*TEXT:*
· · · · ·
Sexual Abuse Charges – Blog 7: The Confrontation Clause

November 28, 2020

By Collin County Criminal Defense Lawyer Jeremy Rosenthal

www.texasdefensefirm.com

(972) 369-0577

I’m continuing my series of blogs today on sexual abuse charges.  I’ve broken down the categories into three:  the technical or legal components, the subjective nature of the evidence, and finally the advocacy related topics from the defense perspective.

Today I’m talking about the importance of the confrontation clause under the sixth amendment of the US Constitution to sexual abuse charges which is a common denominator in any sexual molestation charge.

What is the Confrontation Clause?

Your right to confront means the right to cross examine your accusers in open court.

I’m continually amazed by the depth of human intuition and understanding of the framers of our constitution.  Even back in 1789 they seemed to know not just the mob mentality of “the good guys” who prosecute or bring charges – but also some of the mental laziness which comes along with it.  What I mean is asking an accuser “what happened…” followed then by “and then what happened…” and “what happened after that…” doesn’t necessarily get you to the truth.

Cross examination allows the questioner to ask pointed, leading questions to state’s witnesses – questions the accused or witnesses from the state may not want to answer yet are required to do so.

One of my favorite quotes about cross examination:

Cross-examination is beyond any doubt the greatest legal engine ever invented for the discovery of truth … Cross-examination, not trial by jury, is the great and permanent contribution of the Anglo-American system of law to improved methods of trial-procedure.

– John Henry Wigmore

How Does the Right to Confront Impact Sexual Abuse Cases?

Your right to confront means the accuser likely has to testify in almost any case.  There are several rules in place in particular for cases involving child-witnesses.

  • The Testimony Has to Be Live

Courts have been clear:  the right to confront means the right to confront before a jury.  In fact, many of the opinions involving child sexual abuse cases where the prosecution has wanted to have a child testify via closed-circuit television are now particularly applicable as authority during the COVID-19 crisis.  Legally the consensus is a “Zoom” or virtual trial would violate these precedents set by child sexual abuse cases.
· · · · ·
Extracted data entries:
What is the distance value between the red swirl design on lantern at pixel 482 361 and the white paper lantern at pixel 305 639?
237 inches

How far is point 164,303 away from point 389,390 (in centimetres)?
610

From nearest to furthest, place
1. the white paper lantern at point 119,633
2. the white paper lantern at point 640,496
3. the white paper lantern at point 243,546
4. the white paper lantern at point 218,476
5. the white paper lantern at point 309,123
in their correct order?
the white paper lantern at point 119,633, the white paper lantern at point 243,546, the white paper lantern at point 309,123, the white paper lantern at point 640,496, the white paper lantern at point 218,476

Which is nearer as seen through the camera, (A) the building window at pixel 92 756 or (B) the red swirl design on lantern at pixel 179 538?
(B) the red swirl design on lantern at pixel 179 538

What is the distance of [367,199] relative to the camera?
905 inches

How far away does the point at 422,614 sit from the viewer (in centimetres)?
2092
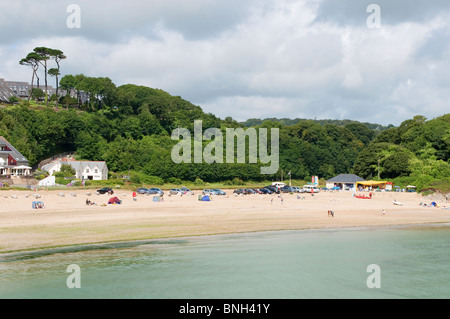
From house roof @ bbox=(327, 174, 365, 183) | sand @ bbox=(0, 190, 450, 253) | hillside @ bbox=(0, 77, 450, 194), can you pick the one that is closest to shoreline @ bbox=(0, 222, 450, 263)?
sand @ bbox=(0, 190, 450, 253)

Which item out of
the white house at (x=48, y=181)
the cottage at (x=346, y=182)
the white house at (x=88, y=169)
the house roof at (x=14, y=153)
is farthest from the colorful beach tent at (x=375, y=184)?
the house roof at (x=14, y=153)

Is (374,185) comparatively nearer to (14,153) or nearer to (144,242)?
(144,242)

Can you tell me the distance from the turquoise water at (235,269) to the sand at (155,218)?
2.38 m

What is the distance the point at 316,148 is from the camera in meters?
135

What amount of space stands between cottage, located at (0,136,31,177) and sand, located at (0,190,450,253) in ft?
74.9

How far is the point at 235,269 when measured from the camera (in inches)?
899

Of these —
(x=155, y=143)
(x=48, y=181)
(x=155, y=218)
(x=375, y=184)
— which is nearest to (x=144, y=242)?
(x=155, y=218)

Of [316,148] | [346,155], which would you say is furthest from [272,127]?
[346,155]

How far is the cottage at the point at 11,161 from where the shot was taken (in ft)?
242

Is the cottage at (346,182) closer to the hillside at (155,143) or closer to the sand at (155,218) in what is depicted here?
the hillside at (155,143)

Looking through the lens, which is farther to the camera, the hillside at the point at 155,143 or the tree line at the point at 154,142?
the tree line at the point at 154,142

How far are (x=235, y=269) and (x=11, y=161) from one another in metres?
· · · · ·
*WHAT YOU NEED TO DO:*
a: Condense the paragraph of the Confrontation Clause blog post that begins "Courts have been clear" into a shorter version that keeps its main facts.
b: According to the Confrontation Clause blog post, what does the right to confront mean?
c: Write the next part of the Confrontation Clause blog post, picking up after its final paragraph.

*ANSWERS PER TASK:*
a: Courts hold that the right to confront means confronting accusers before a jury. Opinions from child sexual abuse cases in which prosecutors sought closed-circuit television testimony now serve as authority during the COVID-19 crisis. The legal consensus is that a Zoom or virtual trial would violate those precedents.

b: It means the right to cross-examine your accusers in open court.

c:
  • Outcry Laws

The prosecution is allowed to call witnesses known as “outcry” witnesses.  An outcry witness is any person over 18 years old who was the first adult to hear of the sexual abuse claim from a child.  Courts have construed outcry as a “process” so it’s not uncommon to have several outcry witnesses – some of whom are law enforcement interviewers – all come and testify in an effort to fortify the child’s claim.

An outcry witness can even contradict a child in cases where a child recants an outcry.

One important concept about an outcry witness is they can never replace a child witness altogether.  If the child witness does not or otherwise cannot legally testify – neither can the outcry witness.

  • A Child Witness Must be Competent to Testify

All witnesses have to be “legally competent” to testify.  Texas Rule of Evidence 601(a)(2) deals with children and the judge can examine them to see if they have “sufficient intellect” to testify concerning the matters at issue.  If the court determines the child does not have the ability to testify – then again – they are “unavailable” for confrontation rules and the outcry witnesses cannot replace them.

When is it Not Necessary for a Child Witness to Testify During a Sexual Abuse Case?

The prosecution is tasked with proving each element of a case beyond a reasonable doubt to the finder of fact (either a judge or a jury).  It would not be necessary for a child to testify where the elements of the case can be established through other witnesses with first-hand knowledge of the events – typically eye witnesses but also potentially medical experts if there is sufficient medical evidence in any particular case.

*Jeremy Rosenthal is certified in criminal law by the Texas Board of Legal Specialization.  He is recognized as a Texas Super Lawyer by Thomson Reuters.